### Written problem
Format the lines of the records as a JSON list of strings, one string per line, with blank lines left out. Begin at the line that contains "From the image, can" and stop at the end of the records, including both ends.

======== Material provided ========

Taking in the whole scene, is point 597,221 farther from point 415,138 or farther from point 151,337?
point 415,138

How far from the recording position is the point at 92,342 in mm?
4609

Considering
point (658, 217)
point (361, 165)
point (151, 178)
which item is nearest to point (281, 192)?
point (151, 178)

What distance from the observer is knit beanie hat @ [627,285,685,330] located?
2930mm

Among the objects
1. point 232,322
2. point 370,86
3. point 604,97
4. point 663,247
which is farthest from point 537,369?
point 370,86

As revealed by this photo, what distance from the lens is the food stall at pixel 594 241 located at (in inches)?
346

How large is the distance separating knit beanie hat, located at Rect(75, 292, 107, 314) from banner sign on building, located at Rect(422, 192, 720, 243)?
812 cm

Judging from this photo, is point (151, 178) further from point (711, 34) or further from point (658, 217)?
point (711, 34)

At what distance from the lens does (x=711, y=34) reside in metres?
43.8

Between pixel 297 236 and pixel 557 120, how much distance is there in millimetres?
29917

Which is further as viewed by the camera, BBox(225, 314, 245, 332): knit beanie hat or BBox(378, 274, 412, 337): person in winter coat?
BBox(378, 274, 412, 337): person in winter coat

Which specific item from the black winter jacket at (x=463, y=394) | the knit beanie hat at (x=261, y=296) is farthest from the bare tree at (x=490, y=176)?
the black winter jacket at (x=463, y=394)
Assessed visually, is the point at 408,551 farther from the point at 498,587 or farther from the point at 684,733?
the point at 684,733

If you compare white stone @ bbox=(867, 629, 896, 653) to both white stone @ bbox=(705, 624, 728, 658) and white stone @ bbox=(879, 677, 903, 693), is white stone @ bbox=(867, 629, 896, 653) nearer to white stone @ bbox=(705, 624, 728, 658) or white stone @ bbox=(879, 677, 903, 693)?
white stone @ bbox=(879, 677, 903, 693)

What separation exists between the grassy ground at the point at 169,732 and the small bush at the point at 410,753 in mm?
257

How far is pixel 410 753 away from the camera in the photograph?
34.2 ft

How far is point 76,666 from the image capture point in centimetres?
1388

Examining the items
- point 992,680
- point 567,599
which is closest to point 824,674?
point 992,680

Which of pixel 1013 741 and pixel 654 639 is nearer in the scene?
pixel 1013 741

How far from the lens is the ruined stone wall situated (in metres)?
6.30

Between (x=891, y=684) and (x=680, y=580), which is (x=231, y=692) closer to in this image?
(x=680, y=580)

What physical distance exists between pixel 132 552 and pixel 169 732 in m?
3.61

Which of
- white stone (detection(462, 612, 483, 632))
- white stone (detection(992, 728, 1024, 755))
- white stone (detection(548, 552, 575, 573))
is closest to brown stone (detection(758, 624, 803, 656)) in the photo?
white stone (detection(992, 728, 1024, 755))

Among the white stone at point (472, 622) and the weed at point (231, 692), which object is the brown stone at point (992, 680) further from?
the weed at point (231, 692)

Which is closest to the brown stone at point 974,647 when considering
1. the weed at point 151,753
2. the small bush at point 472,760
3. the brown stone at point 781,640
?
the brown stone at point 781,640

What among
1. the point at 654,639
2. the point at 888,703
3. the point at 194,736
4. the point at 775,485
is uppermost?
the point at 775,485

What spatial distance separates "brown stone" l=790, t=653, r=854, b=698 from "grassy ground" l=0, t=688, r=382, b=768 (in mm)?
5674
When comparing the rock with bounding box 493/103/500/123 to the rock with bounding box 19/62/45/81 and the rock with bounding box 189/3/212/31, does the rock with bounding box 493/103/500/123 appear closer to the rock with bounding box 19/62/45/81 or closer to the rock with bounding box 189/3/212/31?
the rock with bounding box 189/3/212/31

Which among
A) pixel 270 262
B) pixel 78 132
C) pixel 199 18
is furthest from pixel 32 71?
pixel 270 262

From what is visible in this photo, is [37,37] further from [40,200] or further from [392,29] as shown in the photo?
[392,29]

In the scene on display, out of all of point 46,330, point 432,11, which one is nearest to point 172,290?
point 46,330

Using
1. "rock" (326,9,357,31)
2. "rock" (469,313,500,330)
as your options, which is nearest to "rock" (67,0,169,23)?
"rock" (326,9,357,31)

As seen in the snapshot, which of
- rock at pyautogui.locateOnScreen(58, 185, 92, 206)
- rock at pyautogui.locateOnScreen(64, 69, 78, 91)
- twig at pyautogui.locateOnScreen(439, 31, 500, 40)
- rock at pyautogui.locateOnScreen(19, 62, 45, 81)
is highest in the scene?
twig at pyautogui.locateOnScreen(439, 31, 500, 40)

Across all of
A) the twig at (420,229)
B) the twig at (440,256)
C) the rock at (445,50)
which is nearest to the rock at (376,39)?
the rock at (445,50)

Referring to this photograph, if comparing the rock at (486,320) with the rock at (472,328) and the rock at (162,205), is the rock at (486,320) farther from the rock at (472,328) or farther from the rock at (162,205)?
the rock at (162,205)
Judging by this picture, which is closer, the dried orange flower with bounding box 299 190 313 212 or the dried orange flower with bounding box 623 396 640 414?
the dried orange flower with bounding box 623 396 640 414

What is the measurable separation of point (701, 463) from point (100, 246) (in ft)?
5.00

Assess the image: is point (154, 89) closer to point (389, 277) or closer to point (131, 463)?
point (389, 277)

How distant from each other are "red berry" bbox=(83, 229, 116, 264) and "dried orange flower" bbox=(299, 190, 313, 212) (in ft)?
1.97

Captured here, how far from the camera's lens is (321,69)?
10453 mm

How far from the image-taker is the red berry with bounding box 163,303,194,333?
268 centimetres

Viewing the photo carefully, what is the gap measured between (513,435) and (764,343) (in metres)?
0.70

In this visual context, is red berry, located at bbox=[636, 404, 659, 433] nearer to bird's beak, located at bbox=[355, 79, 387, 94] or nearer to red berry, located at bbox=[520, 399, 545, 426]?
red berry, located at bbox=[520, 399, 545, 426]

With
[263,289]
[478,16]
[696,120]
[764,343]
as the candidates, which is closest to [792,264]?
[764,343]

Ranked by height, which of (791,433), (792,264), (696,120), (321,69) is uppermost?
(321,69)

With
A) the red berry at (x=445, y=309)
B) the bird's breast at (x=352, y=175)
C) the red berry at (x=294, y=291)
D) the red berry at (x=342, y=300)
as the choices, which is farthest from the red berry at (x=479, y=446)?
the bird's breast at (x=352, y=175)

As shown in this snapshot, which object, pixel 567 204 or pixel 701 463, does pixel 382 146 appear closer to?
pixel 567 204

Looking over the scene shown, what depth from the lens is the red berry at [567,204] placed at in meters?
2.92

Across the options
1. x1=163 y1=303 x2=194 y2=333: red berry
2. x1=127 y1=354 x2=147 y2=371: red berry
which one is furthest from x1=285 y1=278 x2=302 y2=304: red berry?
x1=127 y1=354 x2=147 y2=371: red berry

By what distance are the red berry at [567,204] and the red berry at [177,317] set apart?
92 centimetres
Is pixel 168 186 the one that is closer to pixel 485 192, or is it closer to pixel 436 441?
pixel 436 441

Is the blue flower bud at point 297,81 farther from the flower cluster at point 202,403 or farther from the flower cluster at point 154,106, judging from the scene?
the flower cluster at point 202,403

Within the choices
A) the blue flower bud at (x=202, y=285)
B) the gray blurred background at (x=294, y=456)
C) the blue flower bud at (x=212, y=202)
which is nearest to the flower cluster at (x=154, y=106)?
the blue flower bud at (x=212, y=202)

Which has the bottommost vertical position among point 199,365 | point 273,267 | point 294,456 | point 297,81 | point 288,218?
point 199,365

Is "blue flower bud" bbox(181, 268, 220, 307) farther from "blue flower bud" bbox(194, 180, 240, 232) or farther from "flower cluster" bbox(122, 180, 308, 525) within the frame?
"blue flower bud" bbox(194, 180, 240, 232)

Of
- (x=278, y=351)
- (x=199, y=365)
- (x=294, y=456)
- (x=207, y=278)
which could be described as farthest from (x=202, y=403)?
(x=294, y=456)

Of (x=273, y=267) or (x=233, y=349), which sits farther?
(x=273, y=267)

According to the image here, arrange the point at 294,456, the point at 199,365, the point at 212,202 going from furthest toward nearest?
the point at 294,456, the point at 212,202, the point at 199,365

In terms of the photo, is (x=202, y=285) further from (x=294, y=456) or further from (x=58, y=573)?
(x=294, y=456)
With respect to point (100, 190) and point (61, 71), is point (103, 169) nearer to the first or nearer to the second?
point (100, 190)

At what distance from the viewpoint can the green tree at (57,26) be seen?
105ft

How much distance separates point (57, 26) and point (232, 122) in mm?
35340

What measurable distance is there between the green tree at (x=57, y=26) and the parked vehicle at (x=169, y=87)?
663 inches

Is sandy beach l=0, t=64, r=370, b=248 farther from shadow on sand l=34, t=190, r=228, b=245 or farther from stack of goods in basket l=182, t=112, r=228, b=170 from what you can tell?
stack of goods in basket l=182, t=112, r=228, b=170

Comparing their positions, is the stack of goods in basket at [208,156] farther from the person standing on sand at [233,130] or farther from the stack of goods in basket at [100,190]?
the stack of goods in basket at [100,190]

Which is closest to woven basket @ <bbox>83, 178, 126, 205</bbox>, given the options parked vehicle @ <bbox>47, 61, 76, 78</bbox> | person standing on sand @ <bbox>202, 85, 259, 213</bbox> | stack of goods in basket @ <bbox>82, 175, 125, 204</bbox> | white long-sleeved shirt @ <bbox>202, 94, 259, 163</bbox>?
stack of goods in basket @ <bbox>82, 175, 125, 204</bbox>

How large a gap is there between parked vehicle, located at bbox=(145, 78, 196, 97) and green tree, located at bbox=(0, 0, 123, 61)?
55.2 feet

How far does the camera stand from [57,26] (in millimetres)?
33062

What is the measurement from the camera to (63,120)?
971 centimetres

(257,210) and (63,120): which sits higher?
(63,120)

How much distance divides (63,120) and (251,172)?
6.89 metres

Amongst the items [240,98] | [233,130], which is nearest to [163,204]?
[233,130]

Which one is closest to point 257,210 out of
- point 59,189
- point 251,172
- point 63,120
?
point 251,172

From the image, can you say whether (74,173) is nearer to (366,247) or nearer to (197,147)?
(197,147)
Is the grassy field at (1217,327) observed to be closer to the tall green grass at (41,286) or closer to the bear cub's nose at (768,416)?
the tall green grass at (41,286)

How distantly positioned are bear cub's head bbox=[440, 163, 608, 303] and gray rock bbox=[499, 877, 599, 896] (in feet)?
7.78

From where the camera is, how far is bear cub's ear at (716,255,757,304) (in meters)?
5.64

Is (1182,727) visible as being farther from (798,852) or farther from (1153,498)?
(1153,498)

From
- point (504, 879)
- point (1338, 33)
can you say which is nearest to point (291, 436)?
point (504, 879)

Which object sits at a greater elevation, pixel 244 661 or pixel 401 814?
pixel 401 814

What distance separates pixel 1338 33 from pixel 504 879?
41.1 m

========

### Complete output
[
  "From the image, can you say whether (74,173) is nearer to (366,247) or nearer to (197,147)?",
  "(197,147)",
  "Is the grassy field at (1217,327) observed to be closer to the tall green grass at (41,286) or closer to the bear cub's nose at (768,416)?",
  "the tall green grass at (41,286)",
  "How distantly positioned are bear cub's head bbox=[440, 163, 608, 303] and gray rock bbox=[499, 877, 599, 896] (in feet)?",
  "7.78",
  "From where the camera is, how far is bear cub's ear at (716,255,757,304) (in meters)?",
  "5.64",
  "Is (1182,727) visible as being farther from (798,852) or farther from (1153,498)?",
  "(1153,498)",
  "From",
  "- point (504, 879)",
  "- point (1338, 33)",
  "can you say which is nearest to point (291, 436)?",
  "point (504, 879)",
  "Which object sits at a greater elevation, pixel 244 661 or pixel 401 814?",
  "pixel 401 814",
  "What distance separates pixel 1338 33 from pixel 504 879?",
  "41.1 m"
]